Who Actually Benefits from AI in Windows?
It would be unfair to paint the entire AI portfolio as vaporware. For knowledge workers juggling dozens of documents, Copilot in Word and Outlook can genuinely shave minutes off repetitive drafting and summarization. Recall, for someone with memory difficulties or attention disorders, could be life-changing—a digital safety net that captures what the brain misses. The enhanced Snipping Tool’s text extraction saves time every day for anyone who has ever retyped an error code from a screenshot. Paint’s generative fill, while no substitute for Photoshop, democratizes basic image editing for the millions who never install third-party creative tools.
Accessibility, too, gets a significant nod. AI-powered voice typing, screen reading, and natural language control lower the barrier for users with disabilities, turning Windows into a more inclusive platform without additional cost. These are real, measurable improvements. The problem is not that the features are useless; it’s that they are mandatory. A user who never needs AI summarization still gets the background service. A gamer who only wants Steam still carries Copilot’s weight. “More features” only works as a value proposition when nothing is taken away.

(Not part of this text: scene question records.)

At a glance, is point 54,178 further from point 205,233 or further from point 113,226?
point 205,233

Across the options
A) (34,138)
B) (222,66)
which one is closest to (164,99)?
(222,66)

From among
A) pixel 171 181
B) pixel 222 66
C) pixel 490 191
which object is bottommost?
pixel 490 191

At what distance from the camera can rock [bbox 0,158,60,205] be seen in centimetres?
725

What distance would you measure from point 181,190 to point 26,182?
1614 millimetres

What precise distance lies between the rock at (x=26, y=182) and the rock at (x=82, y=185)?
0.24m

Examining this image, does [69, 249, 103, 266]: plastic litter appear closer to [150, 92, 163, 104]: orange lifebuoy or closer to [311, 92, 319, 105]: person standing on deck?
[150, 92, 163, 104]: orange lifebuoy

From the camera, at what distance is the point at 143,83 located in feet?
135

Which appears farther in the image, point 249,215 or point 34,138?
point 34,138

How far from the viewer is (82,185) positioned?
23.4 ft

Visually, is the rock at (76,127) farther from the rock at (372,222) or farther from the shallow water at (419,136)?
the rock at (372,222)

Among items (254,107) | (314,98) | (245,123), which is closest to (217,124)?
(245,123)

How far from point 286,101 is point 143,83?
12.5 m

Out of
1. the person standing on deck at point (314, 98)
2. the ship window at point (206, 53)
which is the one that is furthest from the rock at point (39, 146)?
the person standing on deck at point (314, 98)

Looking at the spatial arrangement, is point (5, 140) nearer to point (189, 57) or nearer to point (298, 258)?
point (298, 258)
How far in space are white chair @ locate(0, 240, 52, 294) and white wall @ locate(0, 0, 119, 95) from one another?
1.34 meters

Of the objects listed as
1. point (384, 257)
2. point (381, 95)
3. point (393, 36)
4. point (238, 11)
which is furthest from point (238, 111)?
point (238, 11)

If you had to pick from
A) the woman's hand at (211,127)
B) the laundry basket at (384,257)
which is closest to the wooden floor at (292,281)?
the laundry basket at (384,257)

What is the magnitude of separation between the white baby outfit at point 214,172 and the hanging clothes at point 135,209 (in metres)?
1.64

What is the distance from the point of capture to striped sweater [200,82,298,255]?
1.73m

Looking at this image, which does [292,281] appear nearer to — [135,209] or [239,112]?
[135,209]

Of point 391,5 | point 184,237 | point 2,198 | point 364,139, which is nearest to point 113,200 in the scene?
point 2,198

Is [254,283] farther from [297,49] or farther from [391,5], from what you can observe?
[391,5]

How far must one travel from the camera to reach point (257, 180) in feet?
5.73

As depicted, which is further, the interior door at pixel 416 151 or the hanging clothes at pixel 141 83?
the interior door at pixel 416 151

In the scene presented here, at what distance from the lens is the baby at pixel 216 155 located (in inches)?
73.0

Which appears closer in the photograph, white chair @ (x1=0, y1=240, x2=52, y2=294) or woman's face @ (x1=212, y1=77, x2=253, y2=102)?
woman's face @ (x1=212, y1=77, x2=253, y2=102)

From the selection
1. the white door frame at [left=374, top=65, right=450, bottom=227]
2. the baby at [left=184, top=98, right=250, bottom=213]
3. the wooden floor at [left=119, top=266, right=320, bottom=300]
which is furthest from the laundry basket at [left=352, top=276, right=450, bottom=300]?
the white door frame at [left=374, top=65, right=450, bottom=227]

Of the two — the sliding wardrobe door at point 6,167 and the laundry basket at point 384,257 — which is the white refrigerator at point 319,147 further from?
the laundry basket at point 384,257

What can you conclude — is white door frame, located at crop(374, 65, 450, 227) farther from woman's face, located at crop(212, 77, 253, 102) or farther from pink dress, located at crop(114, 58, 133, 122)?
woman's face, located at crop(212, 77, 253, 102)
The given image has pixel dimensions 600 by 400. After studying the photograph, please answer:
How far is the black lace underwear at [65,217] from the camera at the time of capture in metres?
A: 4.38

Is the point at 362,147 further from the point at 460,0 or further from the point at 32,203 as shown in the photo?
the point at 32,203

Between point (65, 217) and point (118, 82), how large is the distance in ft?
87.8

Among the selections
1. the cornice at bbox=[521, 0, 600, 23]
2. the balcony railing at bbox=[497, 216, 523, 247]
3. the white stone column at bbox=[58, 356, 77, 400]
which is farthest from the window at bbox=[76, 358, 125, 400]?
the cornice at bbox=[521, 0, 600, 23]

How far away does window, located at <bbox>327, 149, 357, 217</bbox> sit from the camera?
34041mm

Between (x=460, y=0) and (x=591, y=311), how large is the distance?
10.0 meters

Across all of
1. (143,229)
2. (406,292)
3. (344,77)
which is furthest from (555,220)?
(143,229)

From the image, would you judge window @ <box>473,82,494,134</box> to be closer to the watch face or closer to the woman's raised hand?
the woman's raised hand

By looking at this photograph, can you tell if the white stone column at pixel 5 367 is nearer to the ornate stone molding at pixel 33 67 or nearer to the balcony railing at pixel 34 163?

What a Smarter AI Rollout Could Look Like
The path forward is not outright abandonment of AI, but surgical modularity. Windows already supports optional features installable through the Settings app—think Windows Media Player, .NET runtimes, or Hyper-V. Microsoft could package AI components as similarly discrete units: “Windows Recall,” “Copilot Assistant,” “Paint AI Tools,” each de-selectable at install time or removable afterward, with no background residues left behind. The current model, where disabling Copilot still leaves its libraries and telemetry hooks in place, undermines the “you can turn it off” argument.
Granular privacy controls must also improve. An AI data dashboard—showing exactly what Recall has captured, what Copilot has processed, and where each bit resides—would go a long way toward rebuilding trust. Offering an “AI-free” edition of Windows, akin to Windows 10’s LTSC branch, could satisfy regulated industries without splintering the platform. Such a move would require acknowledging that one size no longer fits all—a cultural pivot for a company that has spent decades selling a single, catch-all operating system.

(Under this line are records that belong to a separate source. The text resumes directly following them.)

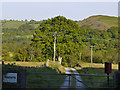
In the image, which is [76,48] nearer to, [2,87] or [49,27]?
[49,27]

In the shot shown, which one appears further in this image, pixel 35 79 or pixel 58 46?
pixel 58 46

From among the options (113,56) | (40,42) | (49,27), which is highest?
(49,27)

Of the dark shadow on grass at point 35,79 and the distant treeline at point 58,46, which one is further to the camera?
the distant treeline at point 58,46

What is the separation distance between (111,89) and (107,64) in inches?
36.8

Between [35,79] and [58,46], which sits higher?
[58,46]

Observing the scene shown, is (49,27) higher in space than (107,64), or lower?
higher

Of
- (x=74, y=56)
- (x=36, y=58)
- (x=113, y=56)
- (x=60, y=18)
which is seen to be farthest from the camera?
(x=113, y=56)

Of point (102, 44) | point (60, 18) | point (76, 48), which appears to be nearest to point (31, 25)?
point (102, 44)

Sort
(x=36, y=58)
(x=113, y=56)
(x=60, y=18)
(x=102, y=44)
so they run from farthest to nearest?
(x=102, y=44)
(x=113, y=56)
(x=60, y=18)
(x=36, y=58)

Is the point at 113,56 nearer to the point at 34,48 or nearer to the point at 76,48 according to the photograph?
Result: the point at 76,48

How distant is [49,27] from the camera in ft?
156

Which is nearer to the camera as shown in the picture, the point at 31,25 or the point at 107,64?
the point at 107,64

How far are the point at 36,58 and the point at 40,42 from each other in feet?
12.5

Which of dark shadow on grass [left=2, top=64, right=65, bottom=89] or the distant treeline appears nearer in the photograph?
dark shadow on grass [left=2, top=64, right=65, bottom=89]
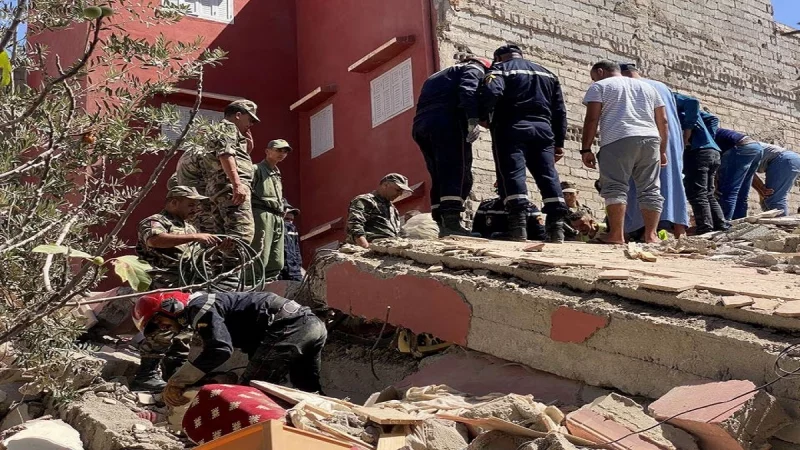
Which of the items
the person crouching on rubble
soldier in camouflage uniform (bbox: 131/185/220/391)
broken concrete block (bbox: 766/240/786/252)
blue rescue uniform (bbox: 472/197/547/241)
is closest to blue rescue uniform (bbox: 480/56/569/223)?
blue rescue uniform (bbox: 472/197/547/241)

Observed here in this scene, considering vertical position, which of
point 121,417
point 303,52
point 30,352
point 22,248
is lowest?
point 121,417

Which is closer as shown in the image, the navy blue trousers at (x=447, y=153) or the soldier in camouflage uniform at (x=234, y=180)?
the soldier in camouflage uniform at (x=234, y=180)

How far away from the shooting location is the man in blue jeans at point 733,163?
10.2 meters

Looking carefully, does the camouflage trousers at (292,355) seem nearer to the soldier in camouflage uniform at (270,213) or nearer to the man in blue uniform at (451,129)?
the man in blue uniform at (451,129)

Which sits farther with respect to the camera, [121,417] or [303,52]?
[303,52]

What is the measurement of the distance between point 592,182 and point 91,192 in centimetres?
934

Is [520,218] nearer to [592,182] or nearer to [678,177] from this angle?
[678,177]

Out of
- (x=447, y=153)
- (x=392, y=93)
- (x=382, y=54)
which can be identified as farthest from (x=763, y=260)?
(x=382, y=54)

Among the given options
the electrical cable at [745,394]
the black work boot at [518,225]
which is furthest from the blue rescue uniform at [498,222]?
the electrical cable at [745,394]

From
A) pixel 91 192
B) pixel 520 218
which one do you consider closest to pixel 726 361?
pixel 91 192

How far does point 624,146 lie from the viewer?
777 centimetres

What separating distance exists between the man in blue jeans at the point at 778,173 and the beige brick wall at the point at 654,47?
106 inches

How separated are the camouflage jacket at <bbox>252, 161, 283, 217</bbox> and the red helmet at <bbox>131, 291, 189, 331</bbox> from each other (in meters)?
2.70

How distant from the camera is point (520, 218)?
781 centimetres
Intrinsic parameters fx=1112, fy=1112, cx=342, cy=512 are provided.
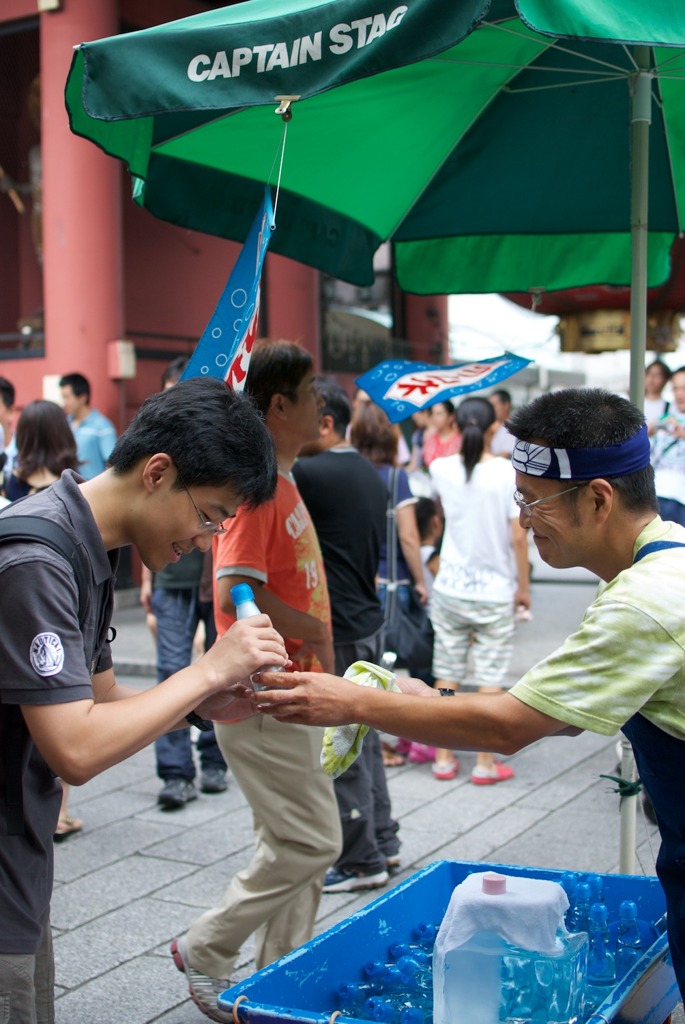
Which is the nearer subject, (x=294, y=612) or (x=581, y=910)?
(x=581, y=910)

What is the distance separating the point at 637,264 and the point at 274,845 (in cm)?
209

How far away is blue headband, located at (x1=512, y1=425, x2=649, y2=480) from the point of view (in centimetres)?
220

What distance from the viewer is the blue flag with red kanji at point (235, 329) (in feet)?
10.2

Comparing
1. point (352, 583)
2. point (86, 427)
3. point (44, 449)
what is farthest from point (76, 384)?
point (352, 583)

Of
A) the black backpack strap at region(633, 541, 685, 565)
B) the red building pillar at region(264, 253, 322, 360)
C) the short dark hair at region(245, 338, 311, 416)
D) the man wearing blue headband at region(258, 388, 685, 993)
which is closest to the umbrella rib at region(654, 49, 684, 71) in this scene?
the short dark hair at region(245, 338, 311, 416)

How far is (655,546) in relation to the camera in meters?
2.15

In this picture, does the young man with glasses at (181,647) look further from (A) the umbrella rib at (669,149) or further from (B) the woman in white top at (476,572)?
(A) the umbrella rib at (669,149)

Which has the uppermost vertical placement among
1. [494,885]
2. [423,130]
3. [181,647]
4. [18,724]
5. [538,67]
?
[538,67]

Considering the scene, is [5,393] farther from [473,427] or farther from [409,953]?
[409,953]

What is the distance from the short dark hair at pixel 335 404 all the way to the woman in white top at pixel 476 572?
1378mm

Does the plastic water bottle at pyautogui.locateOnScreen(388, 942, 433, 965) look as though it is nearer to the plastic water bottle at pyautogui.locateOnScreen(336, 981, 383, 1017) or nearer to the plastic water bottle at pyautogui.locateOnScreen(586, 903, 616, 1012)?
the plastic water bottle at pyautogui.locateOnScreen(336, 981, 383, 1017)

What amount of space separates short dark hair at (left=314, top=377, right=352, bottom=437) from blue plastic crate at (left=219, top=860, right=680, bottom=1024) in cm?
208

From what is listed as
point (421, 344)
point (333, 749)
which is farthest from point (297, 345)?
point (421, 344)

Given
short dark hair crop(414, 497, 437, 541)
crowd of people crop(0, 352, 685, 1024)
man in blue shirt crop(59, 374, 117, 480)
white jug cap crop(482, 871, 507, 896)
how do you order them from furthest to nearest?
man in blue shirt crop(59, 374, 117, 480) < short dark hair crop(414, 497, 437, 541) < white jug cap crop(482, 871, 507, 896) < crowd of people crop(0, 352, 685, 1024)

The Crossroads: Listen or Lose Ground
The Legion Go S comparison was not the first sign of trouble, but it was the loudest. Chromebooks already dominate K-12 education because they boot instantly, update silently, and never surprise you with an AI chatbot in the taskbar. iPadOS locks users down but delivers a fluid, intuitive experience that “just works.” SteamOS, though niche, proved that a mainstream x86 handheld could outperform a Windows equivalent on the same silicon—a direct indictment of Windows’ overhead. Microsoft cannot afford to dismiss these signals as irrelevant.
The AI features now arriving in Windows 11 are undeniably impressive from an engineering standpoint. But engineering accomplishment means little if the people who have to live with the product feel ignored. The current backlash is not Luddite stubbornness; it is a demand for agency. Users want to decide whether their PC runs an AI assistant, whether their activities are indexed, and whether their battery budget should be spent on automated summaries they never read.
For now, Windows 11 remains the ultimate multi-tool—capable of almost everything, but increasingly heavy in the pocket. The AI revolution inside the OS is real, and it will continue. Whether it becomes remembered as the moment Windows rediscovered its relevance or the bloat that finally sent users to leaner alternatives depends on how quickly Microsoft learns to let go.